A red thread leads from the “Unitarian” wing of the Reformation to the American Revolution. Several of the founding fathers, including John Adams (America’s second president) were Unitarians. Some, like Jefferson and Franklin, were Deists, which amounts to the same thing. Alexander Hamilton was Jewish by birth. Historians of Christian persuasion, such as the redoubtable Paul Johnson, twist themselves into pretzels over the uncontested fact that not one founder of the American Republic believed in the Divinity of Christ. Abraham Lincoln, America’s president during the 1861-1865 Civil War, belonged to no Church and believed in no Christian doctrine.
Yet every one of the Founding Fathers, and Lincoln to boot, expressed profound religious sentiments. The Deist Jefferson wrote that no republic could survive without a religious foundation. Lincoln’s Second Inaugural Address, carved into the marble of his memorial in Washington, is from start to finish a paraphrase from the King James translation of the Hebrew Bible.

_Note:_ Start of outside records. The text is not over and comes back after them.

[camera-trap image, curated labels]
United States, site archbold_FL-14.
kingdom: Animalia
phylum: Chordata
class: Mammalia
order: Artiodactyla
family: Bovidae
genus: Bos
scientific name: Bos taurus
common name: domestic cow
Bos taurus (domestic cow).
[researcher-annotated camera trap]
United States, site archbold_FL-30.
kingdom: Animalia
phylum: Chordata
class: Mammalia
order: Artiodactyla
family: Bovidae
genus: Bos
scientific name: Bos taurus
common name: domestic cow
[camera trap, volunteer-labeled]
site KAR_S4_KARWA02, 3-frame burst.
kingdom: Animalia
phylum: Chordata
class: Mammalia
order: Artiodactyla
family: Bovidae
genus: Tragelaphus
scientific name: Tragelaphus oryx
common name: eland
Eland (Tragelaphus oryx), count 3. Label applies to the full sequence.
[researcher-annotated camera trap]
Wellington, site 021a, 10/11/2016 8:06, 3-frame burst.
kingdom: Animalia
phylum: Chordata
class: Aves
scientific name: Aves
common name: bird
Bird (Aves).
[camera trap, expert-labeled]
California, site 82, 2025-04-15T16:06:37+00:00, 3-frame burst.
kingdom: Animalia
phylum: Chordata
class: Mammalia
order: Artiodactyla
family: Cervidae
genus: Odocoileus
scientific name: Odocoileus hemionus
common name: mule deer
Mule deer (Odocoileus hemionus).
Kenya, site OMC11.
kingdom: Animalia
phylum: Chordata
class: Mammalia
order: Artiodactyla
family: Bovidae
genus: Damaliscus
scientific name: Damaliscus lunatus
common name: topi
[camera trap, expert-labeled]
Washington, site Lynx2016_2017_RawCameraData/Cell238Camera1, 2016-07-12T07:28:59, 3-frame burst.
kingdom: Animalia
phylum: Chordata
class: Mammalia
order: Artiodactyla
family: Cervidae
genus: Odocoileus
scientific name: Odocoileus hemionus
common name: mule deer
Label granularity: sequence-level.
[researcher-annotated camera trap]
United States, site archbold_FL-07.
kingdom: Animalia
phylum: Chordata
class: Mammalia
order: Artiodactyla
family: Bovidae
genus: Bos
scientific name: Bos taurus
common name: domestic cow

Most Americans at the time of the Declaration of Independence professed Christianity, to be sure. But the English Dissenters who founded Massachusetts found themselves more at home in the “Old,” or Hebrew, Testament than in the Christian Gospels. They considered themselves a new Israel, coming to the Promised Land, building the City on a Hill – a New Jerusalem. Farmers named their children Levi, Judah, Isaiah, Abraham, Isaac, Joshua – after Hebrew patriarchs, not Christian saints. In short, they were as close to Jews as anyone might be without actually professing Judaism, and without having met a living Jew. American Christians really are hidden Jews.
Much had changed by the time substantial numbers of Jews arrived in America late in the 19th century. Both the High Deism of the founders and the Old Testament religion of the farmers had disappeared. Americans felt little in common with the prosperous and liberal German Jews, who did their best to be taken for Protestants, nor the poorer Eastern European Jews. America’s elite aped the genteel anti-Semitism of their European cousins.
American Jews worked their way from the periphery of society to the mainstream, first through sports (especially prize-fighting) and entertainment, then through the professions. En route to economic success, 90 percent of American Jews gave up the strict religious observance to which Sen Lieberman adheres. Lieberman violates all the stereotypes of American Jewish life. He is a fierce antagonist of Hollywood, the only industry which Jews may be said to dominate. He is a centrist rather than a leftist, and deeply religious rather than secular.
For American Christians, the ascent of an orthodox Jew to a leading position in politics is the Bible come to life, the presence of the ancient world of the Hebrew prophets. It reawakens the collective memory of the purpose for which the American Republic was created. And the consequences of such awakening never should be underestimated.